Neubau oder/und Bestand

Die Hochverdiener, die jährlich brutto EUR 300.000,- und mehr entscheiden sich gerne für die wenigen Neubauten der Stadt. Meist möchten sie diese Wohnungen selbst beziehen. Deshalb erlebt die vermietete Bestandsimmobilie eine stetig andauernde Steigerung auf der Beliebtheitsskala. Denn die Beschäftigen, die weniger als EUR 300.000,- per anno verdienen schauen sich auf dem Markt der bestehenden Eigentumswohnung aus den 60er, 70er, 80er und 90er-Jahren um, also Wohnungen die preislich etwas unter dem Neubau liegt.

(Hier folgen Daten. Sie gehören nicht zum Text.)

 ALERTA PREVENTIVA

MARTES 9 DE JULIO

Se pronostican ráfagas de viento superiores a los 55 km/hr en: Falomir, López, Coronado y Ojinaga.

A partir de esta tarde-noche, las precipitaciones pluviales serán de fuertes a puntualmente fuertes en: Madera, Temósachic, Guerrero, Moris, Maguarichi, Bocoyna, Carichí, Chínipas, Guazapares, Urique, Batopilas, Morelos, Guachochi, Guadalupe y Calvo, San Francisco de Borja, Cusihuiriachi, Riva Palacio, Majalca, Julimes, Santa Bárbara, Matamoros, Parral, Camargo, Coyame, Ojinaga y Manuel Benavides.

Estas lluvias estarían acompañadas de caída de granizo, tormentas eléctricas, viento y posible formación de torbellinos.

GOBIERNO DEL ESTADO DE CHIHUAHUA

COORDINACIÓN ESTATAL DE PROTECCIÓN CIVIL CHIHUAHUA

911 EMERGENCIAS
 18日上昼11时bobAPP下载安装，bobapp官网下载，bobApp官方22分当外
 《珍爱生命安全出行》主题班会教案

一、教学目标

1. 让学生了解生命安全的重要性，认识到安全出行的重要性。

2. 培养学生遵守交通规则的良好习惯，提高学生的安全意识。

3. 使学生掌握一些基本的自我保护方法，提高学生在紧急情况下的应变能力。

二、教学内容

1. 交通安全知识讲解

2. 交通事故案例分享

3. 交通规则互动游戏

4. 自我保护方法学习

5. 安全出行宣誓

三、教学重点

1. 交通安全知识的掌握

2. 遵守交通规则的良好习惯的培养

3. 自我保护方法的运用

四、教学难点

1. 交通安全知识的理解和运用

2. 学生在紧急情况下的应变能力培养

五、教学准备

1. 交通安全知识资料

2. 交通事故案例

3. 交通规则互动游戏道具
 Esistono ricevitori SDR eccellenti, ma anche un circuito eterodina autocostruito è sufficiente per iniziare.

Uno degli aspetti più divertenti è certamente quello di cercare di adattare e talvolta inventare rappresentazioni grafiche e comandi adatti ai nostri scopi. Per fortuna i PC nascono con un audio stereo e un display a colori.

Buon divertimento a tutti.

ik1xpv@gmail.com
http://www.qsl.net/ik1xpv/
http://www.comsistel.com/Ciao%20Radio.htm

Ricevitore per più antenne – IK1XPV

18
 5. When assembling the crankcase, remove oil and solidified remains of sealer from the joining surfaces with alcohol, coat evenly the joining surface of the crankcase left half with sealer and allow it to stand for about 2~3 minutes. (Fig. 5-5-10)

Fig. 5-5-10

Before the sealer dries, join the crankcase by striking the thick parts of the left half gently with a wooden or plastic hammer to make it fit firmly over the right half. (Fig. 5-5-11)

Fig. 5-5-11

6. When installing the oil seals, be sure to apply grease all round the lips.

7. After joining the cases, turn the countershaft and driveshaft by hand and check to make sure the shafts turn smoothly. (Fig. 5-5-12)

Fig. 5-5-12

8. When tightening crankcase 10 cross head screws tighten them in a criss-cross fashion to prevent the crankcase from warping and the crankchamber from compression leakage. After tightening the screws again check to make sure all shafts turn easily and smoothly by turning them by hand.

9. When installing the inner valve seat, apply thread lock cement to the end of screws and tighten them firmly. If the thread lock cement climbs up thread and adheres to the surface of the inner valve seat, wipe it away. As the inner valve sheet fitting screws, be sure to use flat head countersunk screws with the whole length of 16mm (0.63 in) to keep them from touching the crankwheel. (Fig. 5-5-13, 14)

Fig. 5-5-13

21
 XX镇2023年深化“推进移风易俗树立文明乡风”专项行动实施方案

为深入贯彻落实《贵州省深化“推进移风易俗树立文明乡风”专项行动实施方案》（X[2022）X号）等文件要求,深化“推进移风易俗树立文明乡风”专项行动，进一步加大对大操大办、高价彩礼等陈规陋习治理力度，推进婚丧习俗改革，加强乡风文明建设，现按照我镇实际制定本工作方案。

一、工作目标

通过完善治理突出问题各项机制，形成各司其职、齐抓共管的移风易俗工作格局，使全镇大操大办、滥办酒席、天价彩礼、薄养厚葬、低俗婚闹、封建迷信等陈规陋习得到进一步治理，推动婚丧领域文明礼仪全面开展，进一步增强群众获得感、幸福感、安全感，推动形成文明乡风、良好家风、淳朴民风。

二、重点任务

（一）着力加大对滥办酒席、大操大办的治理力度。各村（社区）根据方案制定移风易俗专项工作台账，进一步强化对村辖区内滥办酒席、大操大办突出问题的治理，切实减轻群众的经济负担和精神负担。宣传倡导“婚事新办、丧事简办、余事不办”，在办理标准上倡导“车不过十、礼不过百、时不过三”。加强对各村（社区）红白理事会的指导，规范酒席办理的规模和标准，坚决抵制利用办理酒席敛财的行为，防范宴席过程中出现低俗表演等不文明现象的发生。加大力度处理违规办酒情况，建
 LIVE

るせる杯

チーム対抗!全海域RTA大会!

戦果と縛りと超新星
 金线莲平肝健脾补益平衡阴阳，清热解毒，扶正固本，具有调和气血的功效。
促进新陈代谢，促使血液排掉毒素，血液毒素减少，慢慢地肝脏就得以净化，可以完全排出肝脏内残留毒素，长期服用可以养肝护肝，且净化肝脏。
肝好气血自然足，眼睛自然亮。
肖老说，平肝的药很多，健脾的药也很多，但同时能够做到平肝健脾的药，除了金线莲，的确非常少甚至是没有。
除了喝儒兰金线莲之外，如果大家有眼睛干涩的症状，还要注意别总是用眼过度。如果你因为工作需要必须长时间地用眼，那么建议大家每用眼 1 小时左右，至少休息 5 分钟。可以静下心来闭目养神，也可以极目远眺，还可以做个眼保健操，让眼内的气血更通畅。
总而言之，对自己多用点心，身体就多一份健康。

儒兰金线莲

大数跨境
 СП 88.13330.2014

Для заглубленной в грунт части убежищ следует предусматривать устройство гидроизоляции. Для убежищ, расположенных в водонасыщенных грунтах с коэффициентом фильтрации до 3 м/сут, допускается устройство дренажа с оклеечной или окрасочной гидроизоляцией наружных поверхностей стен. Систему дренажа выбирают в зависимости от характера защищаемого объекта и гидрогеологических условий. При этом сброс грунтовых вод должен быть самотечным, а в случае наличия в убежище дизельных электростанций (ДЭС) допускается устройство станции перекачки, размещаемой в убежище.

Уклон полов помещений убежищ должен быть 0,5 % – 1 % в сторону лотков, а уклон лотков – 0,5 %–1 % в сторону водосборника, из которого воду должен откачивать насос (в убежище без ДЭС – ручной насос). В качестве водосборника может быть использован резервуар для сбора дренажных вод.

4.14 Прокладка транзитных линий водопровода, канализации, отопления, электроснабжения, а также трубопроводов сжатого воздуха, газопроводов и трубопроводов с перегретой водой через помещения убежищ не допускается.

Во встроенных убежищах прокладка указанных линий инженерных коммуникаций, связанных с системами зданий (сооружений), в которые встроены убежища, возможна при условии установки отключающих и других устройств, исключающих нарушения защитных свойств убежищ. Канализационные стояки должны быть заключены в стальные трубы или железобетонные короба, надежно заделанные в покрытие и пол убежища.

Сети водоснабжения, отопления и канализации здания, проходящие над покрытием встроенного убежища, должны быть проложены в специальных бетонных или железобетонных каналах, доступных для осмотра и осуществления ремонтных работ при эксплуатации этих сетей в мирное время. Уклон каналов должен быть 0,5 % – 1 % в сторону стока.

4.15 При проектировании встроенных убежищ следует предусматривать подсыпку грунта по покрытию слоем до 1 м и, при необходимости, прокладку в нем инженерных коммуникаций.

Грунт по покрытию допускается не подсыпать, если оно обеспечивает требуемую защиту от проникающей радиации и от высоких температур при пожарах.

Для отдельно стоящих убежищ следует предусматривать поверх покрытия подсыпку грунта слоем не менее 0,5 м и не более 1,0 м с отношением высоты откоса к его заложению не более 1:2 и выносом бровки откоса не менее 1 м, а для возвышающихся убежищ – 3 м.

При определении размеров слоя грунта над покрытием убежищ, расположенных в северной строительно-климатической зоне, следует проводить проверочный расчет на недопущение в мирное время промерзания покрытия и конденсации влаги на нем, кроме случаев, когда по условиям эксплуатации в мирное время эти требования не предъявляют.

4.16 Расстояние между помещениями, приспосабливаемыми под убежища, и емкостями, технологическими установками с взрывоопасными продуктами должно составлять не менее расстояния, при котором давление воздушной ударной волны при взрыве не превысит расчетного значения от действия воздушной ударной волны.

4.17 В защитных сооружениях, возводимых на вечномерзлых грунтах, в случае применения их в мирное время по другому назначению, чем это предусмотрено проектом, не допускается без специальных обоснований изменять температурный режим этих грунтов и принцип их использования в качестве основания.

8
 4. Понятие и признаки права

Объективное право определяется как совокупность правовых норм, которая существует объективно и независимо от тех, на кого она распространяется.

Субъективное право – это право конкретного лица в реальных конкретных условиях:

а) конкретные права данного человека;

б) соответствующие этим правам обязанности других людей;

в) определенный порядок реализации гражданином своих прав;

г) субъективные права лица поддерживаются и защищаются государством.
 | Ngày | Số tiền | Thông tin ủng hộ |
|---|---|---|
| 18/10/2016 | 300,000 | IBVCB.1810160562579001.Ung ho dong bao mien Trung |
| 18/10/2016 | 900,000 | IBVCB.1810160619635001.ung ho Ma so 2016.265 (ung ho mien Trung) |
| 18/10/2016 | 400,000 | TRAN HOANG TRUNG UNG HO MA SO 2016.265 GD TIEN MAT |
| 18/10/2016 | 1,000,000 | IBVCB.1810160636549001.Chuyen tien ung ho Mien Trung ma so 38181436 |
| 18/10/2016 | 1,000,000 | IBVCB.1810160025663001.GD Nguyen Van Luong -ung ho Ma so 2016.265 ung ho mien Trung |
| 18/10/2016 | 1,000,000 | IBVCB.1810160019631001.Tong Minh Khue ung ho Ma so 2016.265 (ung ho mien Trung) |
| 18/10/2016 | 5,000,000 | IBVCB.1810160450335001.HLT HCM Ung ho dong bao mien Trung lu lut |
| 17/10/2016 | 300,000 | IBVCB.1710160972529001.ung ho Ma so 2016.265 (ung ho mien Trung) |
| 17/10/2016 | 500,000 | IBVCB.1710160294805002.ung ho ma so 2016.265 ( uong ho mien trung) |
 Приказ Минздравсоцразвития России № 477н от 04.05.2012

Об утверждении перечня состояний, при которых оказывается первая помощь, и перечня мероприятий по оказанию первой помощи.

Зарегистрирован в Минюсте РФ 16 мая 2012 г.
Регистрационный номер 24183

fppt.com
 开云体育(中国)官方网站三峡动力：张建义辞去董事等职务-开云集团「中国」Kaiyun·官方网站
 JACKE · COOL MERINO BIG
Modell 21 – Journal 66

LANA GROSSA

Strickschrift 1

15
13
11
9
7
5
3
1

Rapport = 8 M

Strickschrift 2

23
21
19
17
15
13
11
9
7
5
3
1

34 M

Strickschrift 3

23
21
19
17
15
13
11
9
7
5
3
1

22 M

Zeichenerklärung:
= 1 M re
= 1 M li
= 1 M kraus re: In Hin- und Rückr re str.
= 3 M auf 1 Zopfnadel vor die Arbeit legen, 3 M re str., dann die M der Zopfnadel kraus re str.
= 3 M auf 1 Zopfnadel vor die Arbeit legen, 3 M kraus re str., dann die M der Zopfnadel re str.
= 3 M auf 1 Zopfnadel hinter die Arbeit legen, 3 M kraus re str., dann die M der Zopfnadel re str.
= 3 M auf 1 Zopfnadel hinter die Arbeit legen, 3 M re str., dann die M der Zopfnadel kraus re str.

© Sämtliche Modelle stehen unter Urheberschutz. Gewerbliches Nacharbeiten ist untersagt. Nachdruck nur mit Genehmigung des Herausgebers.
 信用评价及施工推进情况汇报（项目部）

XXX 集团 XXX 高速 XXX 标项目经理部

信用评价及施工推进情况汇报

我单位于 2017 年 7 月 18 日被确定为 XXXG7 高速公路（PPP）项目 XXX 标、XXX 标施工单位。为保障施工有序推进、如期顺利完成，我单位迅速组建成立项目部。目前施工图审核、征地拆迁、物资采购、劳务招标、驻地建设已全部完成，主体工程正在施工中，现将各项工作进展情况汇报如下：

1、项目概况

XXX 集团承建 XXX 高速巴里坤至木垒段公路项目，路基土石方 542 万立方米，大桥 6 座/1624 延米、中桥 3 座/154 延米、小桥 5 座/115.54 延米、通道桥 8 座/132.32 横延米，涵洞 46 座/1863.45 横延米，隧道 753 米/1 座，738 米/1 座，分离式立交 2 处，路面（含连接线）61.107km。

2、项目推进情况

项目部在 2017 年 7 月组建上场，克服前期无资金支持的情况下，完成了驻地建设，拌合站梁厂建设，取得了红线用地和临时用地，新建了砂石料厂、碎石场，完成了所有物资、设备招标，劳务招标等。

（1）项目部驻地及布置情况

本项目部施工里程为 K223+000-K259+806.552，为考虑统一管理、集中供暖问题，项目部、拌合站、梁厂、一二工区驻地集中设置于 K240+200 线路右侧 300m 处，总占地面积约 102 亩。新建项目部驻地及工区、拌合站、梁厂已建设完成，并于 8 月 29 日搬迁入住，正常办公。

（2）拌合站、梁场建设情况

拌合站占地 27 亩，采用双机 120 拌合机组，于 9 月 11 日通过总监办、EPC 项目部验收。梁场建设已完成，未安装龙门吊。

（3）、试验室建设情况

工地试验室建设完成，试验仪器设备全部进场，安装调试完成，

Interessante Möglichkeit für Kapitalanleger

Gerade diese Bestandswohnungen sind manchmal noch für einen interessanten Wert zu erwerben. Einmal eine solche Wohnung in Frankfurt im Besitz, vermietet der Kapitalanleger in der Regel völlig problemlos. Die Vermieter sprechen von teilweise 30,40 Bewerbungen auf ein Zeitungsinserat.